The implanted device, which bilaterally stimulates the anterior nucleus of the thalamus but does not sense or respond to EEG activity, will be turned on in some patients but not in others during the trial's double-blind phase. Medtronic decided to continue the SANTE trial after it recently passed its midterm analysis, according to Dr. Litt.
The Responsive Neurostimulator system from NeuroPace Inc. will be tested in about 240 adult patients to determine if it can reduce the frequency of medically uncontrolled and disabling partial-onset seizures.
All of the patients will be implanted with the device, which scans EEG recordings for particular patterns associated with seizure onset or impending seizures, and then stimulates epileptogenic foci through intracranial electrodes. Only some patients will have the device turned on during the double-blind phase of the randomized trial.
In a safety study of about 50 patients with more than four seizures per month who were implanted with the Responsive Neurostimulator, 43% of those with complex partial seizures and 35% of those with disabling motor seizures had a 50% or greater reduction in seizures, Dr. Litt said.
“Is this a home run? No. Does it mean that it's effective? No. Does it mean that there's proof of principle enough to perhaps go forward? I think it does,” Dr. Litt said.
“Remember, this is a first-generation device. Judge this as a work in progress, like the first pacemaker,” he added.

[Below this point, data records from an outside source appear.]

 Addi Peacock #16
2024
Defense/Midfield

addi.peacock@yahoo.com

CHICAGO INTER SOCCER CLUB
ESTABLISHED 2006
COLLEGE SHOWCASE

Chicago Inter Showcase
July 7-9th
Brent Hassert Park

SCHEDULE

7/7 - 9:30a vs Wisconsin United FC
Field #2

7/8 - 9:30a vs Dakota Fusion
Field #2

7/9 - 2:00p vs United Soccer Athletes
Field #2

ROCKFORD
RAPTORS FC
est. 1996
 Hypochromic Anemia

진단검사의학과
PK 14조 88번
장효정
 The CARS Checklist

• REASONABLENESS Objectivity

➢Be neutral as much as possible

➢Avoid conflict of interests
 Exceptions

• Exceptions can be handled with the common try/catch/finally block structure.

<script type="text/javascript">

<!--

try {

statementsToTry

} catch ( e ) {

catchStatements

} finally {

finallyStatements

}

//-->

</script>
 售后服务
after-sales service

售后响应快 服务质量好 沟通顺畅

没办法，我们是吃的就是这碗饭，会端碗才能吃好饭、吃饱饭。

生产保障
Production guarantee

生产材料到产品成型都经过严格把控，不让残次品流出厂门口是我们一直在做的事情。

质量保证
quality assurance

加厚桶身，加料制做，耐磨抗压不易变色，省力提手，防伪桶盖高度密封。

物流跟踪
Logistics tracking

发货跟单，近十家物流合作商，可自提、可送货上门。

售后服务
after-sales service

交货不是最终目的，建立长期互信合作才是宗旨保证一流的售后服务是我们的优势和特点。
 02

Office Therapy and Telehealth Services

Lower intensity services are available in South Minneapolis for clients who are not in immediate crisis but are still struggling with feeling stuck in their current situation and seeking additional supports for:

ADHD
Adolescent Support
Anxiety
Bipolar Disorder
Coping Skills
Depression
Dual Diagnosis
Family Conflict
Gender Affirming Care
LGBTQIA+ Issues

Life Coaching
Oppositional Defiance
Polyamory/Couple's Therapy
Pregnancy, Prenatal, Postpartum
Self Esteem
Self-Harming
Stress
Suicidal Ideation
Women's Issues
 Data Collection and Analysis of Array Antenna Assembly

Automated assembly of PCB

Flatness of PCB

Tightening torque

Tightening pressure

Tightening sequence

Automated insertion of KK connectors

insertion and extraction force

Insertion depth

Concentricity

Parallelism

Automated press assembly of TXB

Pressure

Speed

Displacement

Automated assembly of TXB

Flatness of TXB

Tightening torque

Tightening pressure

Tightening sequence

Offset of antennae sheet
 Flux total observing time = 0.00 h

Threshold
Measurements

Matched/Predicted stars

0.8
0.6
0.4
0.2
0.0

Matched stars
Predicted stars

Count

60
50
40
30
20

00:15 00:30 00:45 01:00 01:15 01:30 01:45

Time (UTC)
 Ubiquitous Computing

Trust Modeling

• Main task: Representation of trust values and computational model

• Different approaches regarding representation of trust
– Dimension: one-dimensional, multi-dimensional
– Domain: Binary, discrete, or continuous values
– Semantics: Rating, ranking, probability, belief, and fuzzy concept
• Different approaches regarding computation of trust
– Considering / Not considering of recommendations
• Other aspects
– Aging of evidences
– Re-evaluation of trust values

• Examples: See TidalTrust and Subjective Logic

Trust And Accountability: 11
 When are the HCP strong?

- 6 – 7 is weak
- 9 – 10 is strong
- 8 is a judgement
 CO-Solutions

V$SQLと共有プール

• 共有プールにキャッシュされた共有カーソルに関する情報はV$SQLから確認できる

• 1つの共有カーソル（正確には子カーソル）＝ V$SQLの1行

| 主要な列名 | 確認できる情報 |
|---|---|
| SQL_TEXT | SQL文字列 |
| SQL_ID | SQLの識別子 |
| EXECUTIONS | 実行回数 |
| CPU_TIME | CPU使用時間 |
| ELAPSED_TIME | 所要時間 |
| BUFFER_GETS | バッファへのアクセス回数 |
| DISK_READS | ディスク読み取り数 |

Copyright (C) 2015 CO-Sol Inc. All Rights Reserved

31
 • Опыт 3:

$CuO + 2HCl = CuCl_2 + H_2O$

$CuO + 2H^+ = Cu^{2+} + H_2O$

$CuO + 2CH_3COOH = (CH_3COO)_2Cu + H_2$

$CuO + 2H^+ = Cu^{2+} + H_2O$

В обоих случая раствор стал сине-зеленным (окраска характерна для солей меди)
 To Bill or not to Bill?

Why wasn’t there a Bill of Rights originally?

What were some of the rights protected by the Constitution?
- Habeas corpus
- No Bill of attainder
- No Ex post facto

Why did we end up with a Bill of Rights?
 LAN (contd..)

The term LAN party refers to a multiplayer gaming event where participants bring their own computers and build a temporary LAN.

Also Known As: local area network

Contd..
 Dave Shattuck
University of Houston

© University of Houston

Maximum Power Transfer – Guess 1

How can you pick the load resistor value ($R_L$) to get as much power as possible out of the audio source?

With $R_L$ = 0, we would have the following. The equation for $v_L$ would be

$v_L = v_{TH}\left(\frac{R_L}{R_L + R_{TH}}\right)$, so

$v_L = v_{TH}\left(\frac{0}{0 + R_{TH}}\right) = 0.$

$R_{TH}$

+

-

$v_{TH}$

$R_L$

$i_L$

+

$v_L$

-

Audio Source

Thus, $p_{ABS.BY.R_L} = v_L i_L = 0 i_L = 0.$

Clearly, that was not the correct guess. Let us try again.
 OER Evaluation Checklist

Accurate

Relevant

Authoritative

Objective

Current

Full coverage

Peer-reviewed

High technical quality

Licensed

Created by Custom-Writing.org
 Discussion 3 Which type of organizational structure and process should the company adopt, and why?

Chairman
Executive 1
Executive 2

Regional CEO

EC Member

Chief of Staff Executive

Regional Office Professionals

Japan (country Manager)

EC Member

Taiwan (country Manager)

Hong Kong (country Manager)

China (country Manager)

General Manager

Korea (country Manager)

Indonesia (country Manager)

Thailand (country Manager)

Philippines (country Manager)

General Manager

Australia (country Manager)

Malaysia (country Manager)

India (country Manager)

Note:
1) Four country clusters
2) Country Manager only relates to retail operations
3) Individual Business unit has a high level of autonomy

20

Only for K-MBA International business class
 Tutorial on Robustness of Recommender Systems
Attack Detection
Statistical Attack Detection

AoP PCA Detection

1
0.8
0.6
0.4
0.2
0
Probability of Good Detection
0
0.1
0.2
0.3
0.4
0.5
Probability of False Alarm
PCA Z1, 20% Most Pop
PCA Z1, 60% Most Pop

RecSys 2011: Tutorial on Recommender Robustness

Dr. Litt has contributed patents through the University of Pennsylvania for NeuroPace's Responsive Neurostimulator device. He is a consultant to BioNeuronics Corp., and he helped to found BioQuantix Corp. through the University of Pennsylvania.
Major questions still remain in understanding and mapping epileptic networks in the brain, such as where to place electrodes, where to sense seizure onset, and where to stimulate the brain. Researchers also want to know how seizures are generated over time.
To answer these questions, Dr. Litt and his associates have examined seizures in patients with Responsive Neurostimulator devices, which save about a minute of data prior to stimulation and also for a short period afterward.
Analyses of the 2-second period before a seizure began in thousands of events distinguished between effective and ineffective types of stimulation. For particular stereotyped seizure onsets, the researchers used specific characteristics of synchrony, frequency of activity, and the relationship between the stimulus and the seizure waveform to determine if stimulation would be effective or not.